_DIRECTION 1_. Identify and copy out every line in the listing that contains the string "each". Case counts.

RE: unique_id discussion/problem [ In reply to ]

jesse at kci

Jun 11, 2003, 3:17 PM

Post #2 of 14 (2730 views)

Permalink

Hello,

I'm working on implimenting UUID's into dbmail, and need both
a place for non-volitale storage, for which I plan on using a
/etc/dbmail/ directory (with a "nodeid" and "state" file), and
need an inter-process locking mechanism for which I'm planning on
using flock() on the state file. Does anyone see any obvious
red flags going up? Is there a better/more portable/whatever
way I should be locking the file?

On the issue of unique_id in general, I think our whole problem
was because we added constraints to guarantee that that field actually
was unique - that is not necessary, and even arguably wrong. The
rfc actually says that a client should be able to handle multiple
messages with the same unique id if it's a duplicate message. This
consideration may actually come into play if/when there are shared
folders, if you can move messages from one folder to a shared folder
so... just don't actually force unique_id to be unique. :)

I plan on making one function to generate uuid's (for unique_id or
anywhere else, if someone needs them), and then make all the pop3
stuff use it everywhere it currently generates a unique_id (in
multiple functions).

Also, with having an /etc/dbmail/ directory, should that be the
default location for dbmail.conf? Debian packages already do that,
and it's cleaner if there are multiple conf/etc. files.

Jesse

---- Original Message ----
From: Jesse Norell <jesse@kci.net>
To: jesse@kci.net
Subject: unique_id discussion/problem
Sent: Wed, 4 Jun 2003 10:52:58 -0600

> Hello,
>
> We're still having issues with unique_id's not always being
> unique, so - in the past there have been 2 proposed solutions,
> the first to just use the message_idnr (which already exists, is
> guaranteed unique and takes no additional db storage space), the
> second is to use UUID's (universally unique id's). I'd be glad
> to work on one or the other, but just wanted to head down the
> right path.

_DATASET ROWS_.
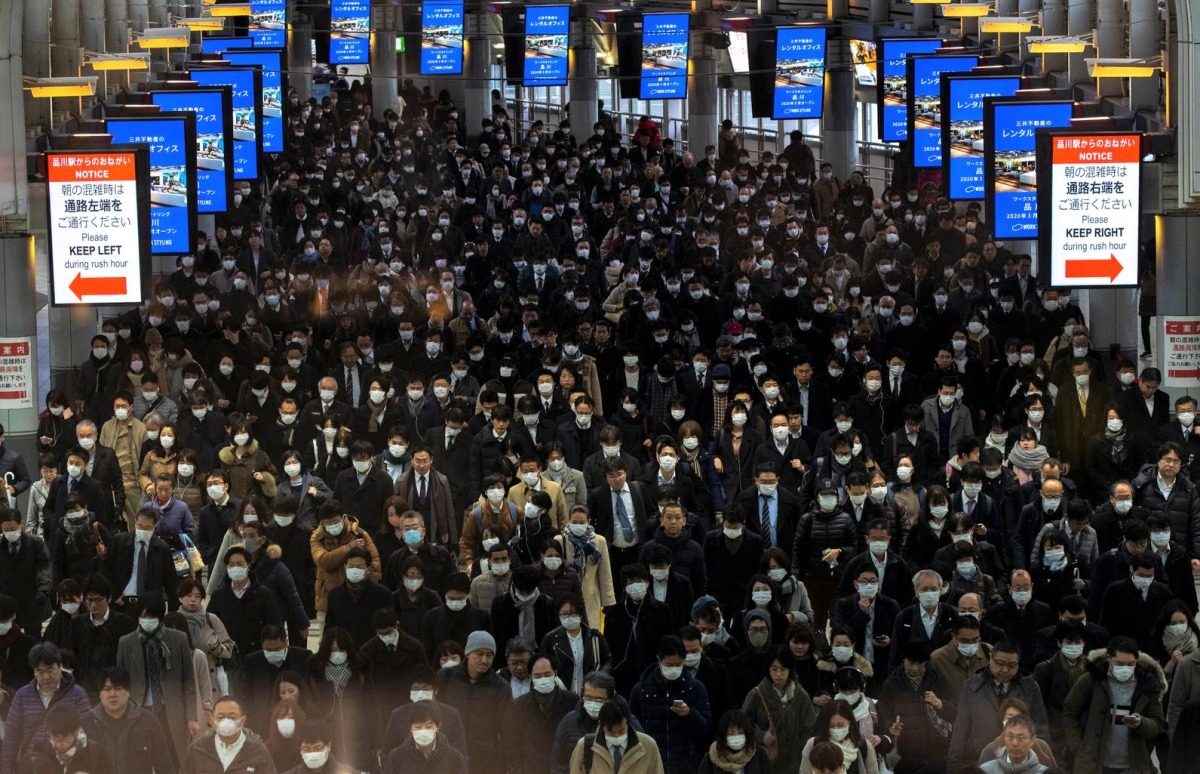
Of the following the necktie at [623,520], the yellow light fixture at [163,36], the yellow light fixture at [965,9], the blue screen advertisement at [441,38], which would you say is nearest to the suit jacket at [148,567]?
the necktie at [623,520]

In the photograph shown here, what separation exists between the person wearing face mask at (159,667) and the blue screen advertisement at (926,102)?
1760cm

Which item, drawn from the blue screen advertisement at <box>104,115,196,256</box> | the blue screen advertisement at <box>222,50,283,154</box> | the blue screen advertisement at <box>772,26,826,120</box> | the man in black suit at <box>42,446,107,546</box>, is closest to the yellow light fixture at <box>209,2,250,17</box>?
the blue screen advertisement at <box>222,50,283,154</box>

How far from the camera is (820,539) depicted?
56.2 ft

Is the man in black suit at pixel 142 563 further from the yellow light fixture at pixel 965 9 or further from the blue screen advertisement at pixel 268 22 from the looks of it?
the blue screen advertisement at pixel 268 22

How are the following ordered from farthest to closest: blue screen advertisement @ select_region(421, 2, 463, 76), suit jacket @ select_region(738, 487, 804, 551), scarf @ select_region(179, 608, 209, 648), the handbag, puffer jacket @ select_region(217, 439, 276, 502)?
blue screen advertisement @ select_region(421, 2, 463, 76)
puffer jacket @ select_region(217, 439, 276, 502)
suit jacket @ select_region(738, 487, 804, 551)
scarf @ select_region(179, 608, 209, 648)
the handbag

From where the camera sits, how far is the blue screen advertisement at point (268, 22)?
44219mm

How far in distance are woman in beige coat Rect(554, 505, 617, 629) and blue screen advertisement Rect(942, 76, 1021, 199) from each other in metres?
11.5

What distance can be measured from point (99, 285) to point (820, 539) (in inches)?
312

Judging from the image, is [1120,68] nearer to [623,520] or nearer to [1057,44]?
[1057,44]

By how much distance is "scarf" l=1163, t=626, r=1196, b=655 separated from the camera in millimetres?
14766

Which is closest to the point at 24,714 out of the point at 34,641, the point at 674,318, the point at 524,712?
the point at 34,641

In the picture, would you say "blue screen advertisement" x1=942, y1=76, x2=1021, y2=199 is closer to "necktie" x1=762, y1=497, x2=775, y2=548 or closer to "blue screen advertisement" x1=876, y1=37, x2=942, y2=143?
"blue screen advertisement" x1=876, y1=37, x2=942, y2=143

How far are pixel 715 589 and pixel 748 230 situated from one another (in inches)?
568

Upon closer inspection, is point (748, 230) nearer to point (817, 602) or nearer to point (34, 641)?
point (817, 602)
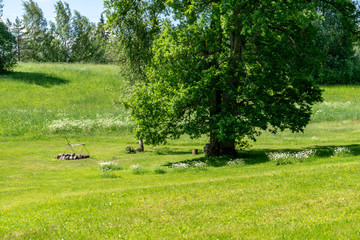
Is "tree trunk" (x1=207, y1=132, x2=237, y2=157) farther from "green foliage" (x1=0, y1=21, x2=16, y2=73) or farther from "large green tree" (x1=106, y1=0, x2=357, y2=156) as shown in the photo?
"green foliage" (x1=0, y1=21, x2=16, y2=73)

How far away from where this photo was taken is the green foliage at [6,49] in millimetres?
67500

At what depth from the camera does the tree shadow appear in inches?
2670

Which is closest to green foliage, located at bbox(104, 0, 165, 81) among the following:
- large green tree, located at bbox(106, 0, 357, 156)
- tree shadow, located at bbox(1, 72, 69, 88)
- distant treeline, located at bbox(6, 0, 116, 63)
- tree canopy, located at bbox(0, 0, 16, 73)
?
large green tree, located at bbox(106, 0, 357, 156)

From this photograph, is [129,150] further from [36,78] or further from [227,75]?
[36,78]

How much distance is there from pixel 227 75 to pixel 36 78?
54.9 m

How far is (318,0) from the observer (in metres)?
23.0

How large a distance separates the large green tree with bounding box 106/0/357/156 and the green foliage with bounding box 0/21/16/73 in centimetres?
5089

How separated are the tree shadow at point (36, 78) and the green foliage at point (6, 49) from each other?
185cm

_DIRECTION 2_.
Answer these questions about the post on unique IDs in dbmail:
(a) Which directory does the writer plan to use for non-volatile storage?
(b) What mechanism does the writer plan to use for inter-process locking?
(c) In the quoted original message, what was the first of the two proposed solutions?

_TASK OUTPUT 1_.
How far in distance are woman in beige coat Rect(554, 505, 617, 629) and blue screen advertisement Rect(942, 76, 1021, 199) from each other in metres?
How separated are the tree shadow at point (36, 78) and the green foliage at point (6, 49) from each other?

_TASK OUTPUT 2_.
(a) The /etc/dbmail/ directory, with a "nodeid" and a "state" file.
(b) flock() on the state file.
(c) Using the message_idnr.